Kaviraj Sukon : «Il faut que l’enseignement supérieur devienne un pilier de notre économie»

Après avoir dirigé l’Open University, Kaviraj Sukon est désormais ministre chargé du portefeuille de l’enseignement supérieur. Il revient sur un secteur qui a été mis de côté pendant des années, sa vision pour rehausser le niveau des universités, la place de l’intelligence artificielle… et ses dépenses électorales.
Quel est votre constat depuis que vous êtes en poste ?
Ce n’est pas un secteur que je découvre. J’ai commencé ma carrière en tant que chargé de cours à l’Université de Maurice en 1994. C’est un secteur qui a été négligé. C’est d’ailleurs l’une des rai- sons m’ayant poussé à quitter le monde académique pour me lancer en politique. Savezvous qu’en 10 ans, il n’y a eu que trois ou quatre rencontres avec les responsables des universités ? Un des changements que j’ai déjà commencé à mettre en œuvre ce sont les rencontres régulières avec les universités pour comprendre leurs problèmes et trouver des solutions ensemble.
Quels sont ces problèmes ?
Le gouffre financier dans lequel nos institutions publiques se retrouvent est inquiétant. L’Open University est financièrement indépendante, mais les autres ont des ardoises très lourdes.
Auparavant, ce ministère était intégré à celui de l’éducation. Quelle est la logique derrière cette séparation ? C’est justement parce que le secteur a été négligé ! Il n’y avait que très peu d’interactions entre les autorités et les acteurs. Puis, il n’y a eu ni branding, ni marketing de l’éducation supérieure. A l’étranger, personne ne sait ce que nos institutions offrent. Pourtant, dans plusieurs pays, à l’instar de l’Angleterre, l’Australie et la Malaisie entre autres, l’enseignement supérieur est devenu un pilier de l’économie. Il faut que l’enseignement supérieur devienne un pilier de notre économie.
Donc, l’internationalisation est l’une des pistes pour sortir du rouge ?

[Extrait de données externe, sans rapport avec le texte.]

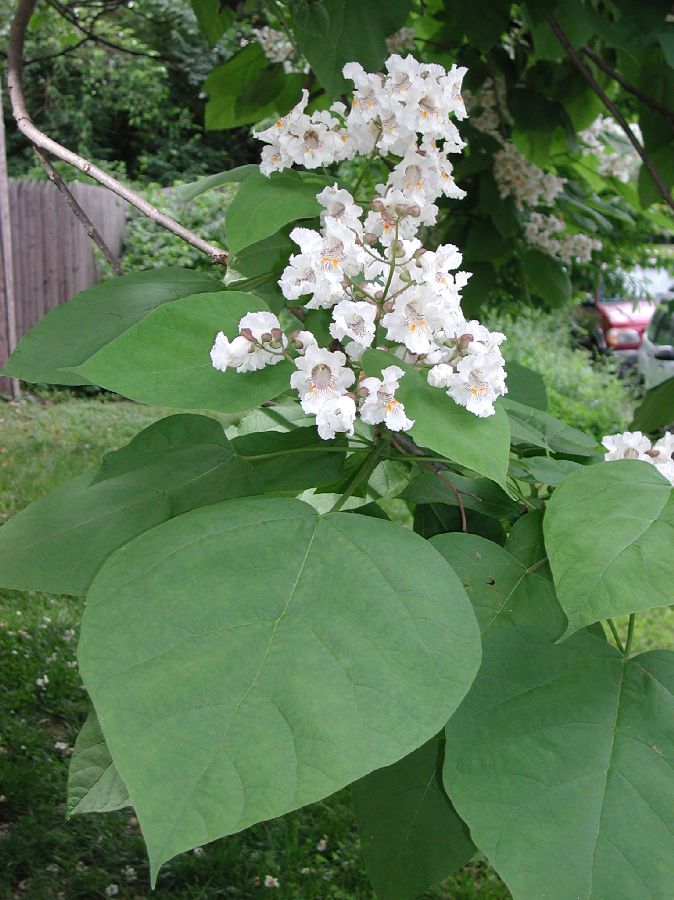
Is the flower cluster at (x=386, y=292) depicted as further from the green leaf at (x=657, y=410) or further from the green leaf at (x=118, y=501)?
the green leaf at (x=657, y=410)

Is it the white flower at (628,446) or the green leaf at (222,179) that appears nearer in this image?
the white flower at (628,446)

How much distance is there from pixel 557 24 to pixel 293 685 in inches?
86.5

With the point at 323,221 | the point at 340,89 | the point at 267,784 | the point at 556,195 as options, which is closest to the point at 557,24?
the point at 340,89

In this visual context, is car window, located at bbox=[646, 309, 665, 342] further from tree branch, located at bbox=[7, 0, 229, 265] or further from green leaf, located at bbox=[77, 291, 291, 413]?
green leaf, located at bbox=[77, 291, 291, 413]

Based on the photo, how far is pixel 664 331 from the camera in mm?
10594

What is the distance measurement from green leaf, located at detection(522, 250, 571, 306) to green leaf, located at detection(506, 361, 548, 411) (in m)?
2.25

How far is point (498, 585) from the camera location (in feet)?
2.90

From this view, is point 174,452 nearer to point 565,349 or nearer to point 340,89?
point 340,89

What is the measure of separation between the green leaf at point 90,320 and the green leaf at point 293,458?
189 millimetres

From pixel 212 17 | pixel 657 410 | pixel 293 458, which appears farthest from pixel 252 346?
pixel 212 17

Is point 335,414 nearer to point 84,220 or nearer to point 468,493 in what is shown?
point 468,493

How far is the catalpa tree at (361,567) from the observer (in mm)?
597

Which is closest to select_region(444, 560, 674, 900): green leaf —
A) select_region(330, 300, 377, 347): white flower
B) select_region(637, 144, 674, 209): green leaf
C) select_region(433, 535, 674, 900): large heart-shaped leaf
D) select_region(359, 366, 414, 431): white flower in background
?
select_region(433, 535, 674, 900): large heart-shaped leaf

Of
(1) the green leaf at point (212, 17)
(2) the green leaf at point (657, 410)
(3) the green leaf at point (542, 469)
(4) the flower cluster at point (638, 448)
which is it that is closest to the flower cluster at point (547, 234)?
(1) the green leaf at point (212, 17)
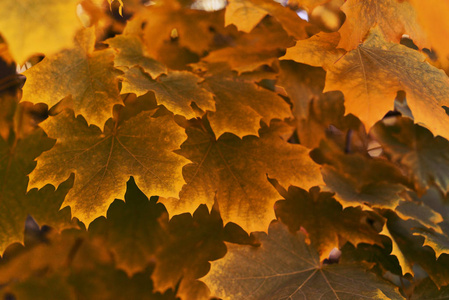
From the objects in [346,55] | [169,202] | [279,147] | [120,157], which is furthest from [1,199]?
[346,55]

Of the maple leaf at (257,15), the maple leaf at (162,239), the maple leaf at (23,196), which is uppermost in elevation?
the maple leaf at (257,15)

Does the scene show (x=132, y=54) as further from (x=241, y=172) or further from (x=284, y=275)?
(x=284, y=275)

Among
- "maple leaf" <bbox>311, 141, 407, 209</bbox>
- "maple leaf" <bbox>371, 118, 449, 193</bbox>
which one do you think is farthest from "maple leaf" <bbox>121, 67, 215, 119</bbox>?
"maple leaf" <bbox>371, 118, 449, 193</bbox>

Nous avons commencé cet entretien sur une note négative. Rattrapons cela. Nos universités publiques ont des personnes extrêmement compétentes et qualifiées. Les infrastructures sont de qualité. Malheureusement, tout cela n’a pas été exploité. Il y a une raison bien précise pour laquelle l’internationalisation figure parmi nos priorités. Dans les années 2000, le pays comptait environ 30 000 élèves qui passaient les examens du CPE. Aujourd’hui, les chiffres du PSAC sont clairs. Il n’y a eu que 13 500 élèves l’année dernière. Or, notre système d’éducation supérieure a été conçu pour en accueillir le double. En termes de place, nous avons ce qu’il faut. Puis, nous avons des universitaires à Maurice qui sont classés parmi les 50 premiers au niveau mondial. Nous comptons mettre tout cela en valeur.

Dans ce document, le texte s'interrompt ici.